◆ Problem statement ◆
Drop every picture and give the entries back exactly.

◆ Supplied data ◆
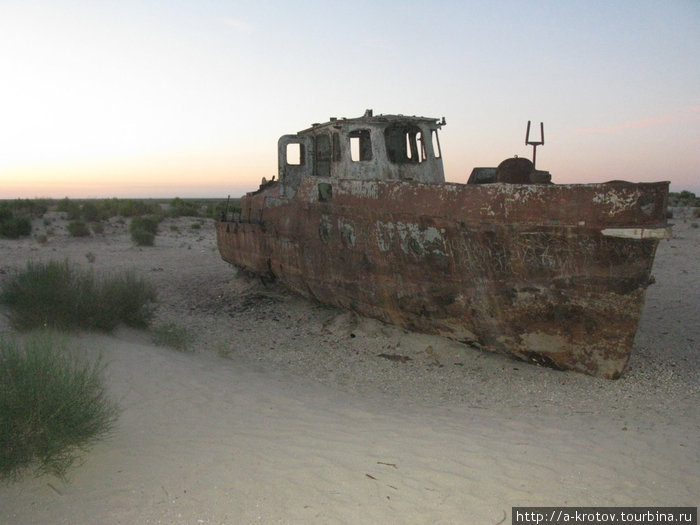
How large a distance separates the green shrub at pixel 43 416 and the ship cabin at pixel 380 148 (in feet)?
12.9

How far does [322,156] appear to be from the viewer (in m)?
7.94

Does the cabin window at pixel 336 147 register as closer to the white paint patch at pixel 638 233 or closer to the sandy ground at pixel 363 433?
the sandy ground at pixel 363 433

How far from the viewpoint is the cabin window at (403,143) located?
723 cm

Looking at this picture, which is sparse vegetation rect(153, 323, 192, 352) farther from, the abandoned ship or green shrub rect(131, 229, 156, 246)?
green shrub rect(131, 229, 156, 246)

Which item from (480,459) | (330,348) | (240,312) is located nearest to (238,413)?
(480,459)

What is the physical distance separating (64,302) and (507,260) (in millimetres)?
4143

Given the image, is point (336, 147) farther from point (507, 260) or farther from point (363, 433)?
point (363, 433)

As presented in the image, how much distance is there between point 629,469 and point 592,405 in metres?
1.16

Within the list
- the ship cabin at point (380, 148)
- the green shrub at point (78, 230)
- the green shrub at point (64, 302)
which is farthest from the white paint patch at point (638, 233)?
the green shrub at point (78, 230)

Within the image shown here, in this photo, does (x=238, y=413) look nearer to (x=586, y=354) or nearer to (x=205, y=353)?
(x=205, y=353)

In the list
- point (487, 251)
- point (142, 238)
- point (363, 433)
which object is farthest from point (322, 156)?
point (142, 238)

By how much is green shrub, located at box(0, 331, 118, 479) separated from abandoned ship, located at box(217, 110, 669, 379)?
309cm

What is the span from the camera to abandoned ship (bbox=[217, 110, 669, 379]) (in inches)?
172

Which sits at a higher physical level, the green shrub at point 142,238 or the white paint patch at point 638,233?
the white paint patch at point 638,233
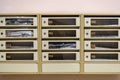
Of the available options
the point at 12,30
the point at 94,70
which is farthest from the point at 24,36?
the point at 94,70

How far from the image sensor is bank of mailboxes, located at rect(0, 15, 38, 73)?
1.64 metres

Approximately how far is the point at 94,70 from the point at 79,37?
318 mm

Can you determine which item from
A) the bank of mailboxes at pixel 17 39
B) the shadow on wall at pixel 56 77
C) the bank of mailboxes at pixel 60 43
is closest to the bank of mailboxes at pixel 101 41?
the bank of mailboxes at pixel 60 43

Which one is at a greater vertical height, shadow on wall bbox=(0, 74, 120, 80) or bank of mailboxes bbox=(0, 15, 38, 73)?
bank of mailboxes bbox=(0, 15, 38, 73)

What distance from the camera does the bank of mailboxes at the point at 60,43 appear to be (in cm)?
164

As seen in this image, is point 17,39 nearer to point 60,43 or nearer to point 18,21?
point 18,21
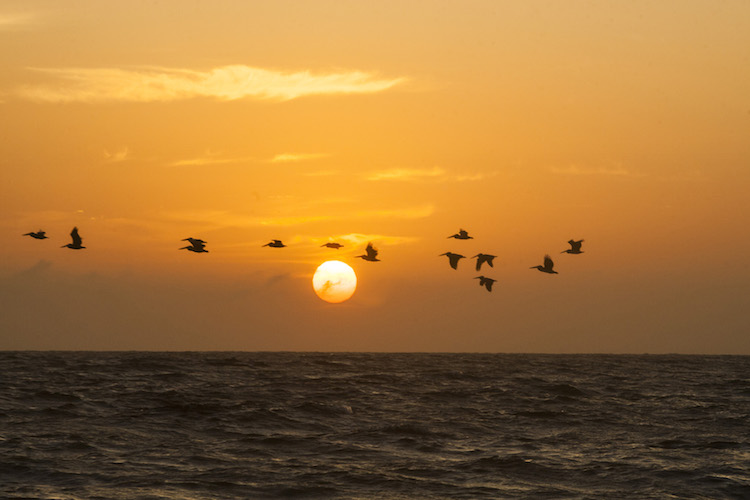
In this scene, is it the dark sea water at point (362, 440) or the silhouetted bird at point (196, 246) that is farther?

◆ Task response ◆
How large a distance separates the green shrub at pixel 43 416 and the ship cabin at pixel 380 148 (in feet)?
12.9

How far does [322,156] appear to be from the viewer (in m)?
7.94

Does the cabin window at pixel 336 147 register as closer to the white paint patch at pixel 638 233 or closer to the sandy ground at pixel 363 433?
the sandy ground at pixel 363 433

How far from the viewpoint is the cabin window at (403,143) located?
723 cm

Looking at this picture, which is sparse vegetation rect(153, 323, 192, 352) farther from, the abandoned ship or green shrub rect(131, 229, 156, 246)?
green shrub rect(131, 229, 156, 246)

Which item from (480,459) | (330,348) | (240,312) is located nearest to (238,413)?
(480,459)

What is the physical distance separating (64,302) and (507,260) (in millimetres)?
4143

Given the image, is point (336, 147) farther from point (507, 260) or farther from point (363, 433)?
point (363, 433)

As presented in the image, how much distance is there between point 629,469 and point 592,405 in metres?
1.16

Within the list
- the ship cabin at point (380, 148)
- the green shrub at point (78, 230)
- the green shrub at point (64, 302)
which is farthest from the white paint patch at point (638, 233)?
the green shrub at point (78, 230)

Within the image shown here, in this photo, does (x=238, y=413) look nearer to (x=586, y=354) or nearer to (x=205, y=353)?
(x=205, y=353)

In the list
- point (487, 251)
- point (142, 238)
- point (363, 433)
which object is farthest from point (322, 156)?
point (142, 238)

By how much is green shrub, located at box(0, 331, 118, 479) separated from abandoned ship, located at box(217, 110, 669, 379)?
309cm

What is the span from the camera to abandoned ship (bbox=[217, 110, 669, 379]) (in inches)?
172

Which sits at a higher physical level, the green shrub at point 142,238 or the white paint patch at point 638,233?
the white paint patch at point 638,233
Of the available options
the point at 12,30
the point at 94,70
which is farthest from the point at 24,36?
the point at 94,70

How far from the image sensor is bank of mailboxes, located at rect(0, 15, 38, 73)?
1.64 metres

Approximately how far is the point at 94,70 from the point at 79,37?
318 mm

Can you determine which item from
A) the bank of mailboxes at pixel 17 39
B) the shadow on wall at pixel 56 77
C) the bank of mailboxes at pixel 60 43
is closest to the bank of mailboxes at pixel 101 41?
the bank of mailboxes at pixel 60 43

Which one is at a greater vertical height, shadow on wall bbox=(0, 74, 120, 80) or bank of mailboxes bbox=(0, 15, 38, 73)?
bank of mailboxes bbox=(0, 15, 38, 73)

What distance from the camera does the bank of mailboxes at the point at 60,43 appear to be (in cm)?
164

As seen in this image, is point 17,39 nearer to point 60,43 or nearer to point 18,21?
point 18,21
In this scene, is it the dark sea water at point (362, 440) or the silhouetted bird at point (196, 246) that is farther?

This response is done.